■ **TEXTE PRÉSENTÉ**:

Lits de cendres (J. Estoup)

Rédigée par M. Cuttier (que nos remercions encore) voici une fiche de lecture du dernier prix de la SAint-Cyrienne. JOCV

Depuis bien des années, les prix littéraires militaires fleurissent, l’un d’eux est décerné depuis 2007 par la Saint-Cyrienne[1]. Un prix spécial peut y être ajouté. Le prix est remis très solennellement sous les ors des salons de l’Hôtel de Ville de Paris lors du grand gala de Saint-Cyr. En 2019, le choix du jury s’est porté sur le livre de Joseph Estoup, officier saint-cyrien, qui servit en Indochine de la fin 1953 à janvier 1955 puis en Algérie de mars 1955 à avril 1961. Sa courte carrière militaire s’est déroulée au loin, là où la France tentait de maintenir l’Empire pour s’achever à la suite du putsch des généraux auquel il a participé.

Par la modestie du propos, l’ouvrage du capitaine Estoup ne s’inscrit pas dans la lignée des faits d’armes et des récits d’opérations héroïques à laquelle nous ont habitués les généraux Jacques Massu, Marcel Bigeard ou le commandant Hélie Denoix de Saint-Marc, pour ne citer que les plus emblématiques, car il ne cherche pas à se justifier mais seulement à témoigner, l’âge venu, pour leur génération trop souvent accusée. Longue hésitation jusqu’au déclic survenu après les obsèques du commandant de Saint-Marc, en août 2013. Il est prêt à exhumer les souvenirs enfouis au plus profond de sa mémoire quitte à reconnaître avoir oublié des faits, des situations.

■ **DONNÉES FOURNIES**:
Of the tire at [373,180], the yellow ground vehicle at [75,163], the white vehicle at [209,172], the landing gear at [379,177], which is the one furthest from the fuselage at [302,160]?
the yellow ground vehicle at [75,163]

■ **CONSIGNE 1**: Recopiez le passage de la fiche de lecture sur Lits de cendres situé entre « Depuis bien des » et « il a participé. », bornes comprises, en substituant « officiellement » à « solennellement ».
■ **CONSIGNE 2**:
D’après la fiche de lecture sur Lits de cendres, les affirmations suivantes sont-elles exactes ? Répondez par oui ou par non en citant à l’identique les mots du texte qui tranchent.
(a) Le prix de la Saint-Cyrienne est décerné depuis 2007.
(b) Joseph Estoup a servi en Indochine jusqu’en 1961.
(c) Le déclic qui a décidé l’auteur à écrire est survenu après les obsèques du commandant de Saint-Marc.
■ **CONSIGNE 3**: Rédigez la suite de la fiche de lecture sur Lits de cendres, en reprenant après sa dernière phrase.
Ces données proviennent d’une source distincte de la fiche de lecture sur Lits de cendres.

■ **RÉPONSE ATTENDUE 1**:
Depuis bien des années, les prix littéraires militaires fleurissent, l’un d’eux est décerné depuis 2007 par la Saint-Cyrienne[1]. Un prix spécial peut y être ajouté. Le prix est remis très officiellement sous les ors des salons de l’Hôtel de Ville de Paris lors du grand gala de Saint-Cyr. En 2019, le choix du jury s’est porté sur le livre de Joseph Estoup, officier saint-cyrien, qui servit en Indochine de la fin 1953 à janvier 1955 puis en Algérie de mars 1955 à avril 1961. Sa courte carrière militaire s’est déroulée au loin, là où la France tentait de maintenir l’Empire pour s’achever à la suite du putsch des généraux auquel il a participé.

■ **RÉPONSE ATTENDUE 2**:
(a) Oui : « l’un d’eux est décerné depuis 2007 par la Saint-Cyrienne ».
(b) Non : « qui servit en Indochine de la fin 1953 à janvier 1955 ».
(c) Oui : « Longue hésitation jusqu’au déclic survenu après les obsèques du commandant de Saint-Marc, en août 2013. »

■ **RÉPONSE ATTENDUE 3**:
Il retrace sa carrière ou plutôt sa vie selon les règles de la sociologie militaire : ses origines, sa motivation à l’engagement, la corniche, son brevet prémilitaire parachutiste, sa réussite au concours d’entrée de Saint-Cyr en 1949, la promotion Garigliano, la formation initiale militaire durant les deux ans de scolarité. Tout en reconnaissant « son manque d’attention » et « ses somnolences » (p. 26) lors de la « pompe », il évoque d’entrée combien le contenu de « l’instruction dite générale » était éloigné de la réalité militaire rapidement rencontrée. Car en ce début des années 1950, rien ne concernait l’Indochine et l’Afrique du Nord alors que nombre d’entre eux allaient partir combattre en Indochine. Puis ce fut l’année d’application à l’école de l’infanterie où tout ou presque se joue à l’issue du classement.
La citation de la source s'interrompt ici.